Das bringt viele Menschen mit ganz unterschiedlichen Lebensrealitäten zusammen, manche in schwierigen Lebensphasen, mit Erkrankungen oder anderen Belastungen. „Da kann es schnell mal zu Spannungen kommen“, so Diana Haubrich, Koordinatorin der Obdachlosenhilfe der Johanniter. „Da reicht manchmal ein Missverständnis oder ein stressiger Tag, und die Stimmung kippt“, sagt Diana Haubrich, die das Projekt bei den Johannitern koordiniert.
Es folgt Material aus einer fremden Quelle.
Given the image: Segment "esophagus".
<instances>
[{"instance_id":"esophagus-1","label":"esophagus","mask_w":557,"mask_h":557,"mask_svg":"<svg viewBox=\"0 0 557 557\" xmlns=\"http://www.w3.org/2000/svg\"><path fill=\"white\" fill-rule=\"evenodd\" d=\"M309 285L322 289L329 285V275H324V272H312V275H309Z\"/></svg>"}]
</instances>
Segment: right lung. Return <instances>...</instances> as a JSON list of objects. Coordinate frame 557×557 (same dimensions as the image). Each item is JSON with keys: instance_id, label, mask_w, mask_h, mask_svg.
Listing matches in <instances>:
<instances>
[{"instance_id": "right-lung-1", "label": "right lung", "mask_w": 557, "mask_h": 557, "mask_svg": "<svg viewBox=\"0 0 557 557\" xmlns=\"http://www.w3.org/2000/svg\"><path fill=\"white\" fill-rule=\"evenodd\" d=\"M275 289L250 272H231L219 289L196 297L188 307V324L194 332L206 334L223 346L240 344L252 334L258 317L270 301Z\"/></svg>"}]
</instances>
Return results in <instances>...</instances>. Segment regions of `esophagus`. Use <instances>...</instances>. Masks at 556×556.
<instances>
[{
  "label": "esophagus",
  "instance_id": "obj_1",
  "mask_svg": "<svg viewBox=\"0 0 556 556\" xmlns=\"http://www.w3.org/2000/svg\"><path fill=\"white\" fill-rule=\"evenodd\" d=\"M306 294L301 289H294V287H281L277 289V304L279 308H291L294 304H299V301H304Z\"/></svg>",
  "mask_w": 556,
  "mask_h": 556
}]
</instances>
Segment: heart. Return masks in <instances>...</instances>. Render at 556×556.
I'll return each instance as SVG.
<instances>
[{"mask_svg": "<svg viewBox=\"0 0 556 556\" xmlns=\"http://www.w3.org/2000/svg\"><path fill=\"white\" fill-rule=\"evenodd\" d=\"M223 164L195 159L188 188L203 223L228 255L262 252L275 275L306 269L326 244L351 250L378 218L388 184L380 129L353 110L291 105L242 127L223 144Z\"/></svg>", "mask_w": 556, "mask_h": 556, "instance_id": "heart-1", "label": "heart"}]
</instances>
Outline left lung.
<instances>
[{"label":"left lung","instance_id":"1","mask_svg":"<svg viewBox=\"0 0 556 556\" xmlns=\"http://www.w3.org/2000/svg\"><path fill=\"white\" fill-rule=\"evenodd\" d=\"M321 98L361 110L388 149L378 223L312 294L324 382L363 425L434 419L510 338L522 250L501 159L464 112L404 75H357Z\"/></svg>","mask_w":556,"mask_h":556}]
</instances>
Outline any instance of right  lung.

Um die Ehrenamtlichen besser auf solche Situationen vorzubereiten, wurde am Sonntag ein Deeskalationstraining organisiert. Im Schulungsraum der Johanniter übt das Team gemeinsam mit dem Trainerteam Petra Wilde & Olaf Schawe von Dojoteam, wie man in schwierigen Momenten ruhig bleibt – und Grenzen setzt, ohne zu eskalieren. Sie kennen die Szene in Münster und führen regelmäßige Trainings auch in anderen Einrichtungen in Münster durch. Beispiele aus dem Alltag der Helfenden kommen schnell zusammen und werden nachgestellt, analysiert und gemeinsam besprochen.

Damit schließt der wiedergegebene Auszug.